Assignment: Each line that includes the word "site" should be copied from the records.

Available records:

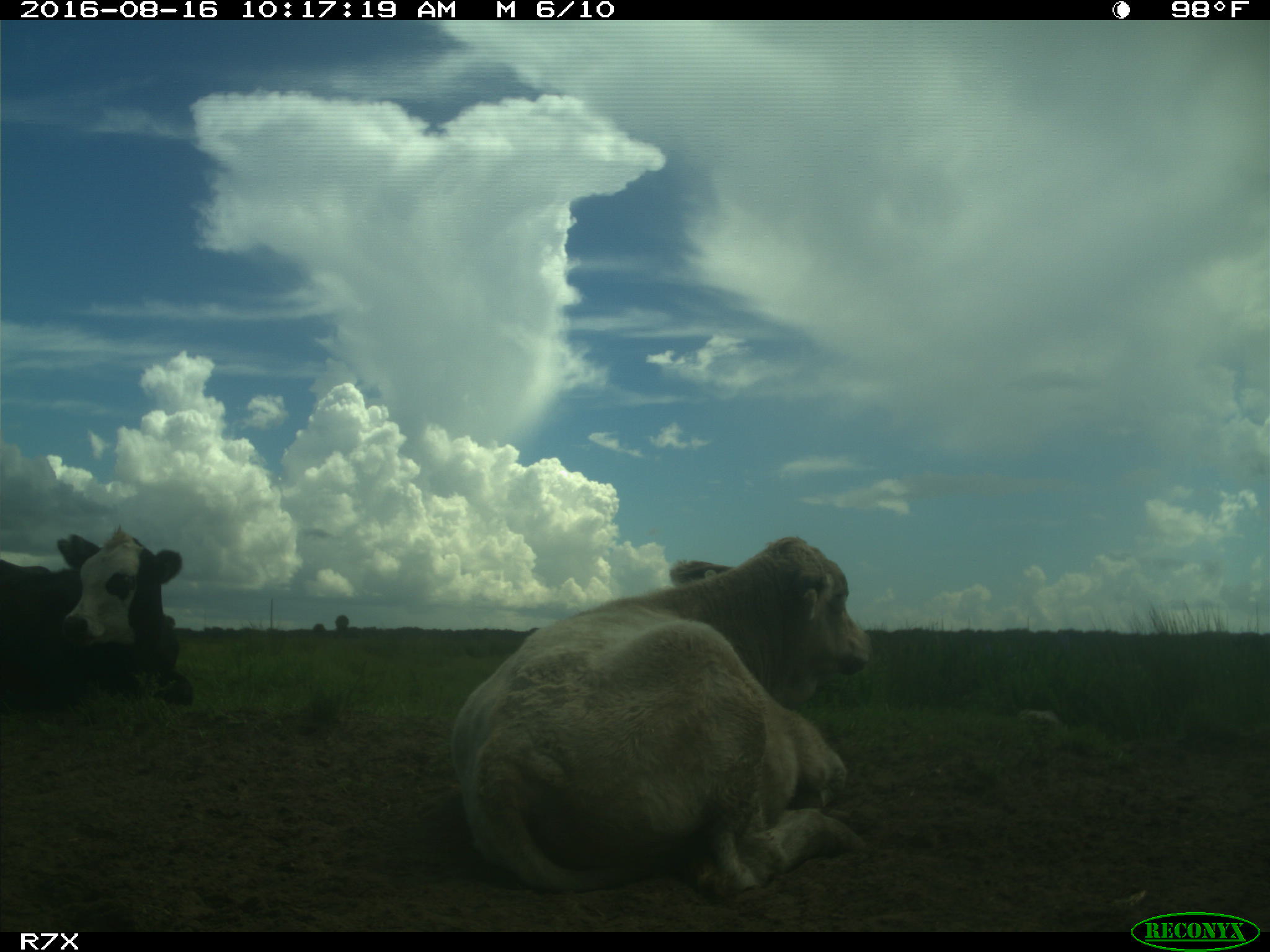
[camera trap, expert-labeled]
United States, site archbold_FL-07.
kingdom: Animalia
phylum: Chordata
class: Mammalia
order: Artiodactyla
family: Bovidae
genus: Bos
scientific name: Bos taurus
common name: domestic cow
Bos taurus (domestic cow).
* * *
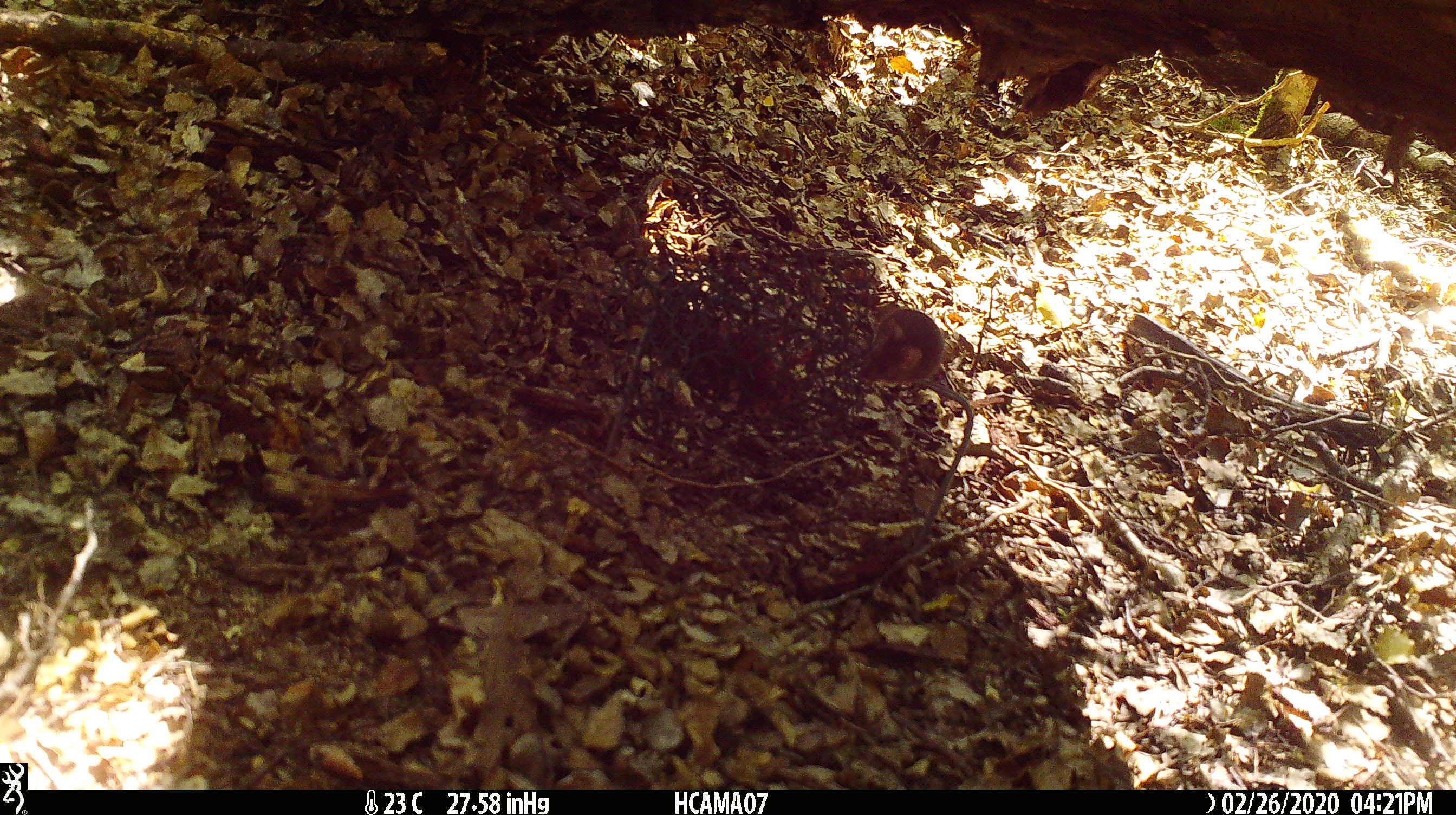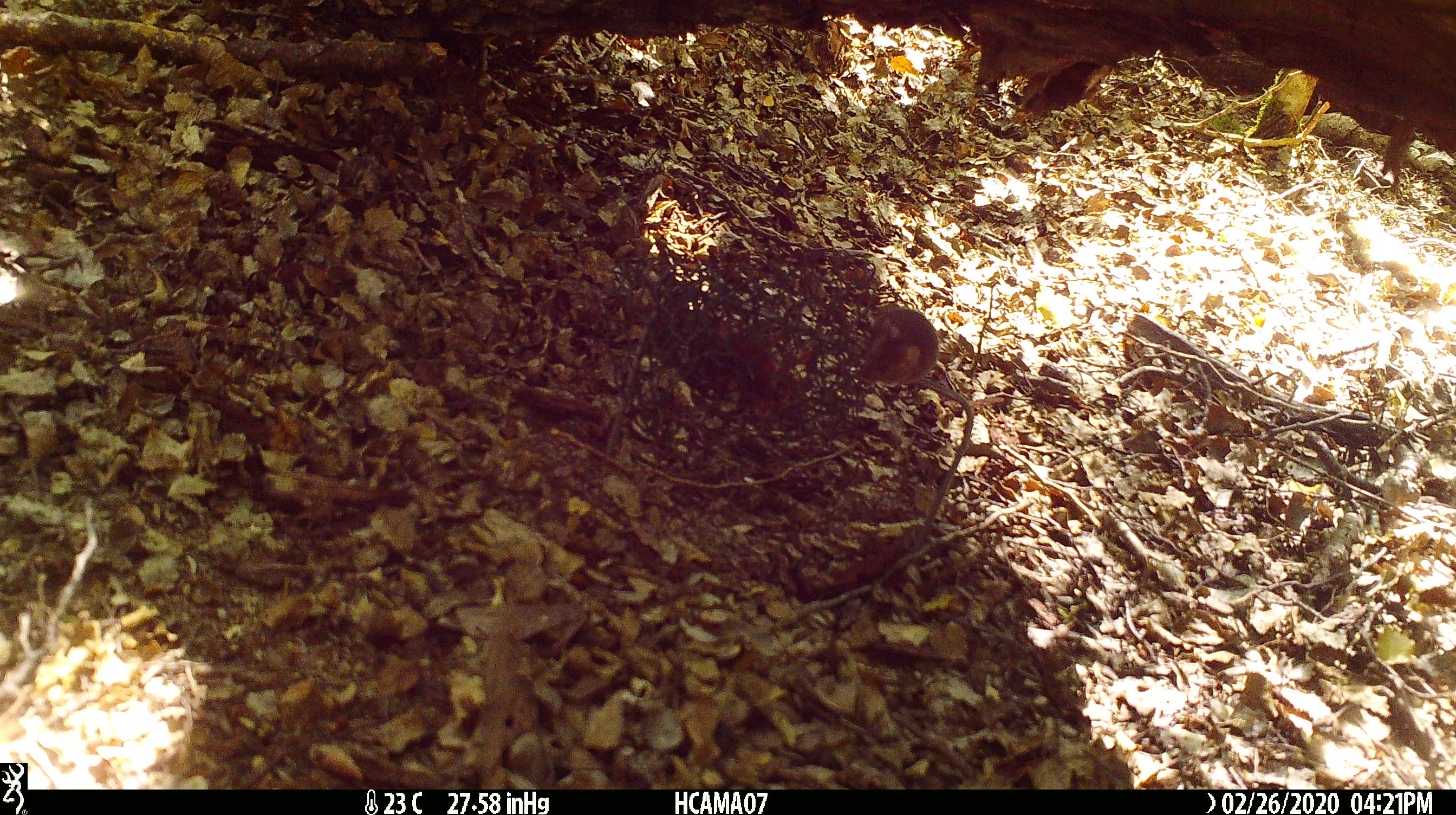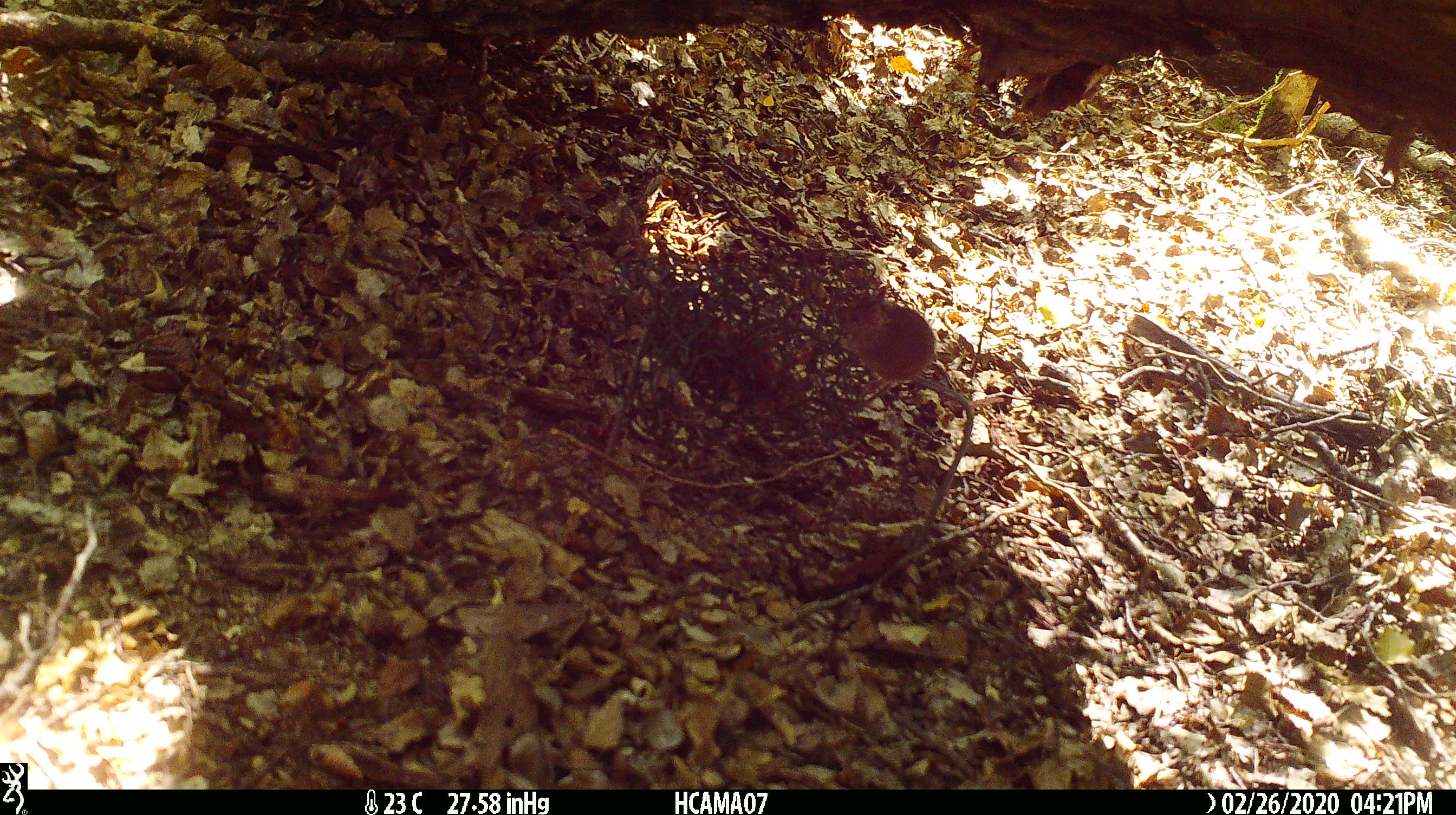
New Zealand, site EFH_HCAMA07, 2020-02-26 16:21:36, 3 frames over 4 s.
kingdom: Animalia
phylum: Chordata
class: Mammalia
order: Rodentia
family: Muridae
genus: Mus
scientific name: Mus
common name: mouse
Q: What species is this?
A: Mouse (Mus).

Task output:
United States, site archbold_FL-07.
New Zealand, site EFH_HCAMA07, 2020-02-26 16:21:36, 3 frames over 4 s.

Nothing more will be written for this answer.